May 04 2008
My School Situation
My sister asked me the other day where I was at with school. I have a number of incomplete courses that I need to finish and she was wondering how many were left. Presently I have 6 left to complete. One is in the process of being finished, so it will soon be 5. After this, I will need another 1-3 classes to graduate with a three year degree in English Language and Literature.
Several things have factored into the development of where I am at present: uncertainty as to whether I even wanted to be in university, a lack of enthusiasm for my work, anxiety(!), and side effects of the depression (and medication). Of course, each of one of these plays off the others. I know a few people who despise their education or work and yet continue to carry out the tasks expected of them in an efficient and professional manner. Unfortunately, I am not one of these people who can “force” themselves to complete something if they are miserable. Sometimes I have wished I possessed this quality - I’d be finished school by now, at any rate.
Generally my depression hits me as a “bad feeling” - hard to describe, but it makes me uncomfortable, so I tend to withdraw and stay at home. A few times I’ve gotten myself to school anyhow on really bad days and have had weird experiences. For example, once I remember sitting in class and feeling as if I were listening to everything through earplugs. It was almost like being part of a tv studio audience - I wasn’t really a part of what was going on. Another time when I was commuting to school from my parents’, I made it all the way to campus and then had to turn around and leave because I was too overwhelmed to go to class. So I don’t know that “facing my fears” so to speak is really a benefit sometimes. During times when I am not affected by my depression/anxiety, I don’t have a problem with making it to class. However, there have been a few terms that were worse than others and this is when I didn’t finish my courses.
So now I am working on finishing up these classes. I can not take all the credit for pushing onward with this. I am registered as a disabled student at my university due to my health issues (I didn’t realize this was an option for me at first, something I’ll write about later). There is an Office for Persons with Disabilities at my school where students with a diagnosed health problem or disability can access many resources to assist them in pursuing their degree - a lot of people might not graduate without the OPD’s services. I am not only able to visit my psychologist through this office, but have also had the pleasure of working with the university’s Learning Strategist over the last few years.

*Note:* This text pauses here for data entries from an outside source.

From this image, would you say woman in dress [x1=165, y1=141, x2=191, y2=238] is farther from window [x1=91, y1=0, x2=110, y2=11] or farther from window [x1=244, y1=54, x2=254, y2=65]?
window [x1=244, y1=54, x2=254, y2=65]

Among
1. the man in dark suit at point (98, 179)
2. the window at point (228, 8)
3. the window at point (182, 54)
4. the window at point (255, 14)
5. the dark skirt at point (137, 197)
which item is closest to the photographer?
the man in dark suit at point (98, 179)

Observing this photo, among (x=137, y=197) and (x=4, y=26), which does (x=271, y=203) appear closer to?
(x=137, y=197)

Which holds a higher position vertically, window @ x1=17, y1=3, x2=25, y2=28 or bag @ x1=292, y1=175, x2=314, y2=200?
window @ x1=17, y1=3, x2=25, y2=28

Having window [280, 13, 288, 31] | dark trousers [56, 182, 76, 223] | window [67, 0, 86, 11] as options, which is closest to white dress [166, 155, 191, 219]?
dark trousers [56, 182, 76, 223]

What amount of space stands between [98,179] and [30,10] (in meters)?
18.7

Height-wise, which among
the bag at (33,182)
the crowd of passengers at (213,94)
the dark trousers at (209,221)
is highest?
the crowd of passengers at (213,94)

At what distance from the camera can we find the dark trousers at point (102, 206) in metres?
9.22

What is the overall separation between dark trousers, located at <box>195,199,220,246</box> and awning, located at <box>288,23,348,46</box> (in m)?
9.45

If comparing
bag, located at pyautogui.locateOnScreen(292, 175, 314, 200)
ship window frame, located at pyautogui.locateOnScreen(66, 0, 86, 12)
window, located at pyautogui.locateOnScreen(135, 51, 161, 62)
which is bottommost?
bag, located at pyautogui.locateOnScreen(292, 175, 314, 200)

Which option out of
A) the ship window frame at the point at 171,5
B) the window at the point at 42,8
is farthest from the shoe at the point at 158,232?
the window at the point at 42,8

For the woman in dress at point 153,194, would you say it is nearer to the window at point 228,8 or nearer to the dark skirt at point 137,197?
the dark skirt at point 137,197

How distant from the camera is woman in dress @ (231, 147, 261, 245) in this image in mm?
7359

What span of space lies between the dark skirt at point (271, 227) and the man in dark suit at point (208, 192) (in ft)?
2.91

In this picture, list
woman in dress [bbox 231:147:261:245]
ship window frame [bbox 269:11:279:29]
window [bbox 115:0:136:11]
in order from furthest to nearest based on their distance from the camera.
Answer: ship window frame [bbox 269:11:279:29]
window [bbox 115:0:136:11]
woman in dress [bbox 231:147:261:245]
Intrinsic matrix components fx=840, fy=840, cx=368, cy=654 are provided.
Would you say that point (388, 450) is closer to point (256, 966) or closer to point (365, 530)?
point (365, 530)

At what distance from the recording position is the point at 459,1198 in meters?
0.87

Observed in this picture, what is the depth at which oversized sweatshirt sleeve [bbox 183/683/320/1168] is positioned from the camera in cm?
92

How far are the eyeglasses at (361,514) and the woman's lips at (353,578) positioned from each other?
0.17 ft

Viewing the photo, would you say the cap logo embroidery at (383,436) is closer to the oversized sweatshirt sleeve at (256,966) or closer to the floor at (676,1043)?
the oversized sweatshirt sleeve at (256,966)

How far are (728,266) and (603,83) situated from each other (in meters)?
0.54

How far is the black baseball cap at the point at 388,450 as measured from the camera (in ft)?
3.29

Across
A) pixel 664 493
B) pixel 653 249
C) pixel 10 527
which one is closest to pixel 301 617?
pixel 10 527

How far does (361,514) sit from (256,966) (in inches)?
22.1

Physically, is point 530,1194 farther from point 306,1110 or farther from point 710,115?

When I visit the learning strategist we work on realistic goal-setting, as well as the development of skills to help me stay on track with school. I don’t do particularly well with a stringent schedule, so one of the first things we worked on was finding a way for me to organize my time without feeling trapped by a day planner. Having someone to check-in with has helped me to be more accountable; I am responsible for setting and meeting my own goals, but knowing that I will be talking to someone about my progress helps me to stay focused between visits. On days when I don’t feel up to coming to school we are able to meet by phone which has also provided a great support for me. Being able to touch-base even when I’m not accomplishing much keeps me from totally “falling off the wagon,” so to speak. We are also good friends and I enjoy going to the office as it has a sense of community about it.
My progress with school is slow and steady, which I am happy with because this is great progress from having been at a standstill in the past.
Keep moving forward…thanks for reading.